[Objetivo 1] Transcribe literalmente el fragmento del texto proporcionado que va desde "Hasta ahí todo" hasta "sigla en inglés).", ambos incluidos.
[Objetivo 2] Explica en una a tres oraciones por qué, según el texto proporcionado, es razonable que el nu metal vuelva a asomar después del revival del grunge.
[Objetivo 3] Indica si cada afirmación concuerda con el texto proporcionado; responde sí o no y cita las palabras exactas del texto que lo deciden. (a) A fines de los 90 el nu metal era solo una opción más dentro del mainstream. (b) Significant Other, de Limp Bizkit, es de 1999. (c) Crazy Town se presenta como una de las buenas bandas del género.

[Texto proporcionado]
-----

El nuevo nu metal: el género más “macho” vuelve inclusivo

nu metal

Por un lado, alcanza con ver diez minutos de cualquiera de los dos documentales sobre Woodstock 99 (“Trainwreck”por Netflix o “Peace, Love, and Rage” por HBO) para darse cuenta de que no había forma de que no empezaran a surgir bandas jóvenes que rescataran el estilo que hacía de la masculinidad tóxica y guaranga su bandera, en estas épocas en las que la -digámosle- energía contenida incel llega incluso a ser la base de ciertas propuestas políticas.

También parece un paso lógico en la sucesión de modas y cómo se muerden la cola: veníamos viendo un tímido pero sostenido revival del sonido grunge y alternativo de principios de los 90 y, por meras cuestiones cronológicas, es razonable que asome la cabeza lo que vino después de aquello en la consideración del público rockero. Aunque a algunos ahora pueda resultarle insólito, hay que decir que el nu metal no era una opción dentro del mainstream a fines de los 90: era la opción, el mainstream mismo, la única apuesta del conglomerado de edición y difusión de música masiva. Las discográficas fichaban cualquier cosa que sonara nu metal o se vistiera como tal (de ahí la cadena que empieza con buenas bandas como Korn y termina con esperpentos como Crazy Town) y la MTV, que ya no tenía Nirvanas para pasar, se dedicaba a enhebrar videos del género como si jamás se hubiera grabado otra cosa. Así, los pibitos descubrieron hace un par de años los discos de Pearl Jam de sus papás y ahora otros pibitos, más jóvenes todavía, le están echando mano a Significant Other (1999) de Limp Bizkit.

Hasta ahí todo razonable. Lo que no vimos venir es que aquel género que, como decíamos, trascendió como la representación musical de un gordo blanco rubio estadounidense de la fraternidad Alpha Beta Epsilon que se aplasta latas de cerveza vacías en la frente (dejamos un asterisco acá para señalar que esta descripción es, a propósito, sesgada) pudiera volver encarnado en artistas mujeres o sosteniendo banderas de las causas sociales, queer o BIPOC (“negro, indígena y persona de color”, por su sigla en inglés).

-----

[Preguntas espaciales basadas en escenas]

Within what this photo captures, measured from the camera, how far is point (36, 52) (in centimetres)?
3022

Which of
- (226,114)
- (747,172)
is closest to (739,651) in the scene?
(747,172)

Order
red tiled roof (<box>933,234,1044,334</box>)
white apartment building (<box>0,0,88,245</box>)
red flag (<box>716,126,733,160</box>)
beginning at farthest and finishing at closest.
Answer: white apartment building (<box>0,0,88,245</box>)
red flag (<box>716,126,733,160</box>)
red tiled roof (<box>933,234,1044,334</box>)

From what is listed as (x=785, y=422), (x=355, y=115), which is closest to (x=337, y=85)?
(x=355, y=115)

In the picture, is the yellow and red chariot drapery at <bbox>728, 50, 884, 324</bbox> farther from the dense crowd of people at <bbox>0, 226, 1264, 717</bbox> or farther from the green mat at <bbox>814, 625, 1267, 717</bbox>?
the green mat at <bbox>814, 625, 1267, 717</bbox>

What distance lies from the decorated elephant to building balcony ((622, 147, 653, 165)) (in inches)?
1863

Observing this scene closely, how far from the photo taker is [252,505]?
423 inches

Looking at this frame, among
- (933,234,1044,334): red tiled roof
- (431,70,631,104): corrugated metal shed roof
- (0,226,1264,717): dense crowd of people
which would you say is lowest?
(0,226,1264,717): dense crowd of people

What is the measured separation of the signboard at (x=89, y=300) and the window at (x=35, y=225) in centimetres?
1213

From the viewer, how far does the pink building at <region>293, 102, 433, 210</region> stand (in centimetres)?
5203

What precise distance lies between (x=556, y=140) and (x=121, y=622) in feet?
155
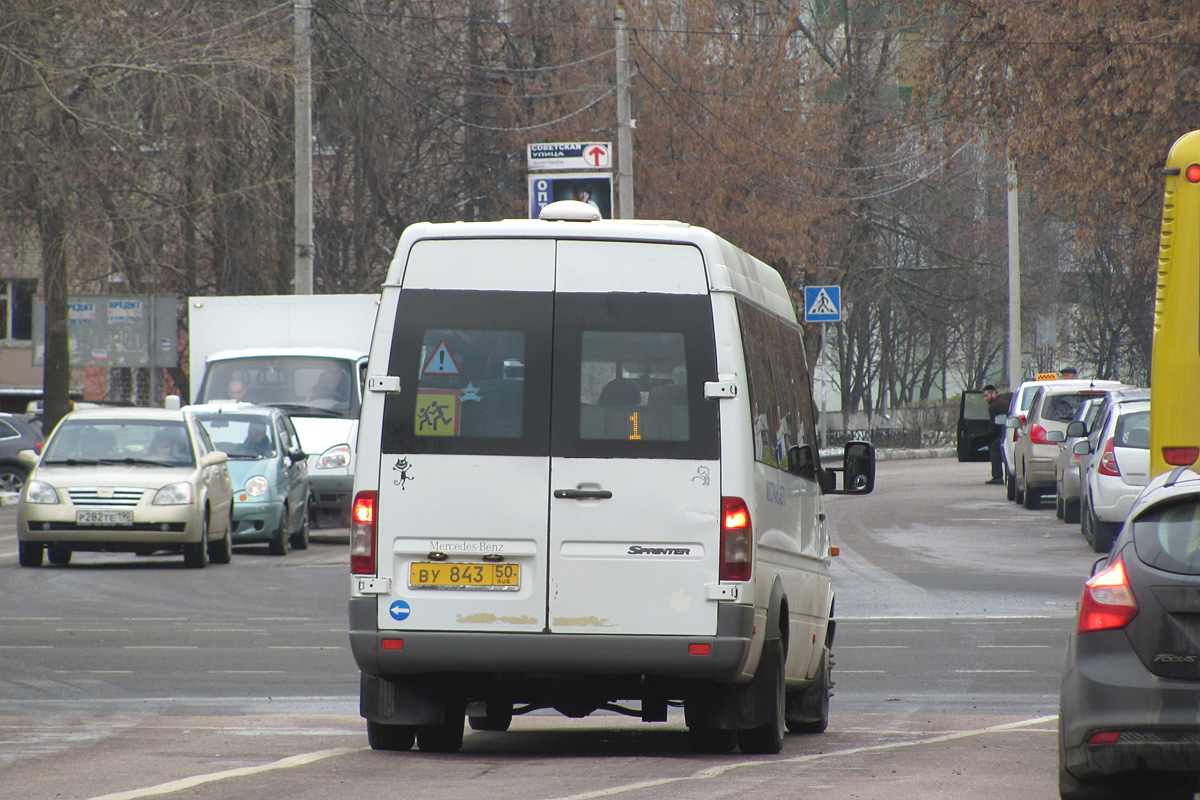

-----

[Solución 1]
Hasta ahí todo razonable. Lo que no vimos venir es que aquel género que, como decíamos, trascendió como la representación musical de un gordo blanco rubio estadounidense de la fraternidad Alpha Beta Epsilon que se aplasta latas de cerveza vacías en la frente (dejamos un asterisco acá para señalar que esta descripción es, a propósito, sesgada) pudiera volver encarnado en artistas mujeres o sosteniendo banderas de las causas sociales, queer o BIPOC (“negro, indígena y persona de color”, por su sigla en inglés).

[Solución 2] Desde hacía un tiempo se venía viendo un revival tímido pero sostenido del sonido grunge y alternativo de principios de los 90. Por meras cuestiones cronológicas, es razonable que ahora asome lo que vino después de aquello en la consideración del público rockero.

[Solución 3]
(a) No: "el nu metal no era una opción dentro del mainstream a fines de los 90: era la opción, el mainstream mismo".
(b) Sí: "Significant Other (1999) de Limp Bizkit".
(c) No: "termina con esperpentos como Crazy Town".